セシルを目で指して、ゴルベーザは言った。
ああ、これは嘘だ。


一方的に抱き潰されて、床に垂れた手や足。カインの執心の、白い身体。散々犯される中で、このセシルも何度か達していた。

「……」

それなりに扇情的な光景だった。ゴルベーザは、部下の食いさしの身体を拾い上げる。
大柄のゴルベーザから見れば、騎士だとは言えどこのセシルは随分と小さい。だから膝に乗せて、気を失ったその顔などを眺めた。
強くされた痕跡、肌にある痣。
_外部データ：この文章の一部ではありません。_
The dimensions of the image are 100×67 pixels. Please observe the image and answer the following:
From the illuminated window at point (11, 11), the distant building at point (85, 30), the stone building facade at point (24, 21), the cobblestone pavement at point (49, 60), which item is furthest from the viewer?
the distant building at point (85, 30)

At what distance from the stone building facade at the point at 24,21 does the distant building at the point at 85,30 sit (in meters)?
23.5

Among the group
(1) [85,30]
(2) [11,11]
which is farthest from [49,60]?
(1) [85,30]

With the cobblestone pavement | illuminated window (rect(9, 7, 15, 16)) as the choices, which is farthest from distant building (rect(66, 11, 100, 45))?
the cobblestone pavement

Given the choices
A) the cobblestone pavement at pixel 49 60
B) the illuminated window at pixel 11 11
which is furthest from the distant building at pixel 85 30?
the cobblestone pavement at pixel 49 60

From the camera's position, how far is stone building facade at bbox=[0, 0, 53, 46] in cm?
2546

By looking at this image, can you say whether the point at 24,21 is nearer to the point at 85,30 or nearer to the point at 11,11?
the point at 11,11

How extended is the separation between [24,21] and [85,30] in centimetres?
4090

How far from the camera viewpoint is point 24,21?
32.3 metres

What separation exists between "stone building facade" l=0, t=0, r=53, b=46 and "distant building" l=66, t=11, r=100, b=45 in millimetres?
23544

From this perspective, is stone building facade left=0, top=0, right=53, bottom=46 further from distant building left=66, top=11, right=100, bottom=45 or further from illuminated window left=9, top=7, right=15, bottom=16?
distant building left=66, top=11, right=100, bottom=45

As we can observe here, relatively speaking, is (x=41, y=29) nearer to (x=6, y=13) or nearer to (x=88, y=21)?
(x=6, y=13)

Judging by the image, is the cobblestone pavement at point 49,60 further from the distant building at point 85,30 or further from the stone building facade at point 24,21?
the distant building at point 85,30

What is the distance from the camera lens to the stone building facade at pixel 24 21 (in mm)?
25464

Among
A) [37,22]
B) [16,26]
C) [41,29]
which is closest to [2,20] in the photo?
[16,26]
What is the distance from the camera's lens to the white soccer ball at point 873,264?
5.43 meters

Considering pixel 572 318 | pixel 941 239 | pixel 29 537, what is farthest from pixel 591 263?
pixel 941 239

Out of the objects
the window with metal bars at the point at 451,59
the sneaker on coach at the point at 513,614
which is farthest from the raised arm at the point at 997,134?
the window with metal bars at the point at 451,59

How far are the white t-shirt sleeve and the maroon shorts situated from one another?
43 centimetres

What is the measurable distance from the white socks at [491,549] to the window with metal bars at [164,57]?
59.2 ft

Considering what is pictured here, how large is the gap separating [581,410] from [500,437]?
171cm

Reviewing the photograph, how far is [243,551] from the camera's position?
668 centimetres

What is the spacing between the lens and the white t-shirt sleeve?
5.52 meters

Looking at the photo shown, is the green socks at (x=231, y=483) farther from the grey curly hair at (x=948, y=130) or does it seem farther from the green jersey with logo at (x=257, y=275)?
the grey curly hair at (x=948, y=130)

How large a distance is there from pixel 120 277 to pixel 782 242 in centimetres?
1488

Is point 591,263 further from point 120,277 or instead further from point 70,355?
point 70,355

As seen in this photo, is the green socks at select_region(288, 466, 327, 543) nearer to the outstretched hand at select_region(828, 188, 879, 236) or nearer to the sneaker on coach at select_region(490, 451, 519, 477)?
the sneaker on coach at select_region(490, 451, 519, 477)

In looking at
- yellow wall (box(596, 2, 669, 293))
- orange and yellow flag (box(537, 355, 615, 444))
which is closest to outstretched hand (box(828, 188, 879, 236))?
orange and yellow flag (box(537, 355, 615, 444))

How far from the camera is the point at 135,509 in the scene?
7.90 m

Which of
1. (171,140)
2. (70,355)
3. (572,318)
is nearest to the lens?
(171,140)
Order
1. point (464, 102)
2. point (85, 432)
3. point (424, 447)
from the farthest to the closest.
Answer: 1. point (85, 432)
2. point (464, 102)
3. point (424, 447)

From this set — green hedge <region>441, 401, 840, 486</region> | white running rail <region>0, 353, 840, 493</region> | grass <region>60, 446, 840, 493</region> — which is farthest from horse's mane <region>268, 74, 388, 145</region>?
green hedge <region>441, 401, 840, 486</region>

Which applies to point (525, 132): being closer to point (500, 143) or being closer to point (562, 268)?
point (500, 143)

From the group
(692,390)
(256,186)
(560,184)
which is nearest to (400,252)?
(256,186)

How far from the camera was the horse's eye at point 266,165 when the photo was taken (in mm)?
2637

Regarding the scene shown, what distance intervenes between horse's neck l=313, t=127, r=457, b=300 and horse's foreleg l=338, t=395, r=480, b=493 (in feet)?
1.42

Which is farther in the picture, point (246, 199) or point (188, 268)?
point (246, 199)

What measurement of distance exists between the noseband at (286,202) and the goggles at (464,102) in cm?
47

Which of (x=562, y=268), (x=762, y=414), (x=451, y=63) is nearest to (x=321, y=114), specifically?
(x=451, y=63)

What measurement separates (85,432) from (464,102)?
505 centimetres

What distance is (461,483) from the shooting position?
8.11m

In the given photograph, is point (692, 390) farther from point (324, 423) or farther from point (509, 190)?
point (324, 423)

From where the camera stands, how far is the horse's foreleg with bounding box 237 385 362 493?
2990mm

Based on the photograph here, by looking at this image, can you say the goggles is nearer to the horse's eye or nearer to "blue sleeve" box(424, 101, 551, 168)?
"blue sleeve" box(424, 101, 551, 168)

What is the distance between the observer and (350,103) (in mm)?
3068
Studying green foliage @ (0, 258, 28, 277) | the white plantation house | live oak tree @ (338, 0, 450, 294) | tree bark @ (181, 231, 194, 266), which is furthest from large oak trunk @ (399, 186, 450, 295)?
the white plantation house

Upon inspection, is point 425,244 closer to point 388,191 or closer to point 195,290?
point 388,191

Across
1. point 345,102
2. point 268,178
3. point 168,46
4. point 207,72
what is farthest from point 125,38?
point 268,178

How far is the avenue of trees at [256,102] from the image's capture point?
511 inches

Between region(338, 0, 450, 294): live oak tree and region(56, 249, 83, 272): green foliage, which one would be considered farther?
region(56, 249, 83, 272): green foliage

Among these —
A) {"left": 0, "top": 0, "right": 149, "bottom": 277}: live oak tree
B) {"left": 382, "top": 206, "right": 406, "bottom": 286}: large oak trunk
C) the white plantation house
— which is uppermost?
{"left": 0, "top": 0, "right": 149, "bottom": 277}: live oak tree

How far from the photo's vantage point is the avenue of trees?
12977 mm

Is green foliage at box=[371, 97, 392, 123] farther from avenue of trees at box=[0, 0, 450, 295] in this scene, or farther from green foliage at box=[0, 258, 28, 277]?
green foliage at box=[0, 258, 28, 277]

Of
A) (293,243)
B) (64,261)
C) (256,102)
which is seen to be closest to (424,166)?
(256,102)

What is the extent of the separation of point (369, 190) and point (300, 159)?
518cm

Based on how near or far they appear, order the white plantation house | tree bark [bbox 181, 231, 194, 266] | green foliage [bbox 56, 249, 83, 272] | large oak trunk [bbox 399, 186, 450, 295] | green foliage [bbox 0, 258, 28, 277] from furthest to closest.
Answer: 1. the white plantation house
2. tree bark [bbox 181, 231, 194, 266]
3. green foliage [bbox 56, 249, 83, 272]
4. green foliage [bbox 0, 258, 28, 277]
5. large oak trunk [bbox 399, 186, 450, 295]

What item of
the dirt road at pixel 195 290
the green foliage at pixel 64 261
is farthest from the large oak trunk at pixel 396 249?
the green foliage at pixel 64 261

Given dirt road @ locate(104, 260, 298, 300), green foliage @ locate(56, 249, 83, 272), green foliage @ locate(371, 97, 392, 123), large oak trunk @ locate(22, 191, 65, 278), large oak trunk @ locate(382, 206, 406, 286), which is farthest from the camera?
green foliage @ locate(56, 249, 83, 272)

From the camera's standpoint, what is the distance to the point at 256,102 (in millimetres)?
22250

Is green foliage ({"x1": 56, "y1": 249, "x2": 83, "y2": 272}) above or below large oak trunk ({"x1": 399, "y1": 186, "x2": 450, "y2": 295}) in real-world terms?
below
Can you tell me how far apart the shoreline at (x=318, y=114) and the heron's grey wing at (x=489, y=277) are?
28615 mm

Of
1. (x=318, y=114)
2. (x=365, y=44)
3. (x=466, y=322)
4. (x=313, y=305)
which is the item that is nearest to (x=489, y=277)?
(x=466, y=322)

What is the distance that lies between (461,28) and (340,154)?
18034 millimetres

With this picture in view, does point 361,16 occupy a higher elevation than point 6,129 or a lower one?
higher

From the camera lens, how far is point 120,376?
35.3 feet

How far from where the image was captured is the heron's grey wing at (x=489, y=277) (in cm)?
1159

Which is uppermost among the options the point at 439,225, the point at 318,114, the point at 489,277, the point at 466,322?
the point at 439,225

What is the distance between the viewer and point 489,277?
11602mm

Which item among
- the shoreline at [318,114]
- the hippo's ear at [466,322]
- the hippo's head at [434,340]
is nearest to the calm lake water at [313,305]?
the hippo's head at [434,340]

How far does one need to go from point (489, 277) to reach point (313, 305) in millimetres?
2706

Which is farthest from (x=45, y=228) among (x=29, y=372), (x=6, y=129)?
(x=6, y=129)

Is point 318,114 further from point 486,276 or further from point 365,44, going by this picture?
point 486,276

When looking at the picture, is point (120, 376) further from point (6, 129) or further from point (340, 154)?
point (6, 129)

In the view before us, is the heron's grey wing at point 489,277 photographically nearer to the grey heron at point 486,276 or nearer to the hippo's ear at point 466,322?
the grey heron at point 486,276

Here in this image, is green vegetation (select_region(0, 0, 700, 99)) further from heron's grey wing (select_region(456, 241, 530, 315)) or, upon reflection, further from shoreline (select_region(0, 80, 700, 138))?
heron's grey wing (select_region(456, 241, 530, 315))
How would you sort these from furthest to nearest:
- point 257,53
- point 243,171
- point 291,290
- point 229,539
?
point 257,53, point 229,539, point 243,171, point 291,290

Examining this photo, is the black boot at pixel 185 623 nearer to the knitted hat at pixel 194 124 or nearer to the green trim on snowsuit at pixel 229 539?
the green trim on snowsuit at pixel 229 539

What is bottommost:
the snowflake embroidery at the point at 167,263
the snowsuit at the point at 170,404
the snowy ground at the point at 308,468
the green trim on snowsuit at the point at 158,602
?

汗や体液のぬめり。カインに抱え上げられて躍った、しなやかな足の曲線。そこを辿るゴルベーザの褐色の手。指先。顔にまで貼り付いた、余情。


ミストの崩落、そこで見付けた死にかけの竜騎士。
あの暗黒騎士の方は生き延びたのかと考えながら、で、これは使い物になるだろうかと差し伸べた腕を前に、竜騎士は誰かの名前を呼んだ。

【ローザ?……セシ、ル】

無意識に、手に手を伸ばして、血塗れのカインは想い人へ呼び掛けた。


一度、尋ねた事がある。

「結局、本当は、お前はあのセシルを抱きたいのか?」

下座に控えたカインへの問い掛け。

「お前があいつを打ち倒して感じたい優越感というのは、きっとそういうものだ」

ゴルベーザの軽口のようなものに、ああ、分かりません、と答えたカインは、酷い表情だった。


カインはセシルを愛していた。
カインとセシルはローザという娘を交えた幼馴染みで男友達で、そういう間柄のその二人をゴルベーザは檻の中に蹴落としたのだ。
一緒に拾い上げた服の切れ端で、ゴルベーザは汚れたセシルを拭う。美しい男だった。逞しく鍛え上げられていても尚、円やかな印象を与える輪郭。綺麗なセシルのその身体の、陵辱の痕。
ゴルベーザはセシルの顎を掬い、顔を寄せて、耳朶に口を添えた。

「あのカインは、お前達を愛していたのだな」

囁き掛ける、魔法の呪文。

「だが、お前はあれの苦悩に気付きもせずに、無頓着に無慈悲に親友を傷付けていたのだ。愛情を受け止めてやる気も無く、何も分かっていないただの笑顔で」

覗いた記憶を適当に見繕って投げ付ける。

「お前が親友だと思っていた男は、こういう風にお前を想っていたのだ。お前は親友だと思っていた男の思慕というものを、踏み躙って来た」

欲張りでお人好しの竜騎士。鈍感で残酷なこのセシル。
セシルを撫でる、左手。ああ、だが、お前は真実を知って、罰を受けた――ゴルベーザは、笑った。

「苦楽を分かち合ってこそ、親友というものだ。おめでとう」

ああ、おめでとう。そう言って。涙を零した目尻に、労わりと侮蔑を込めてゴルベーザは口付けた。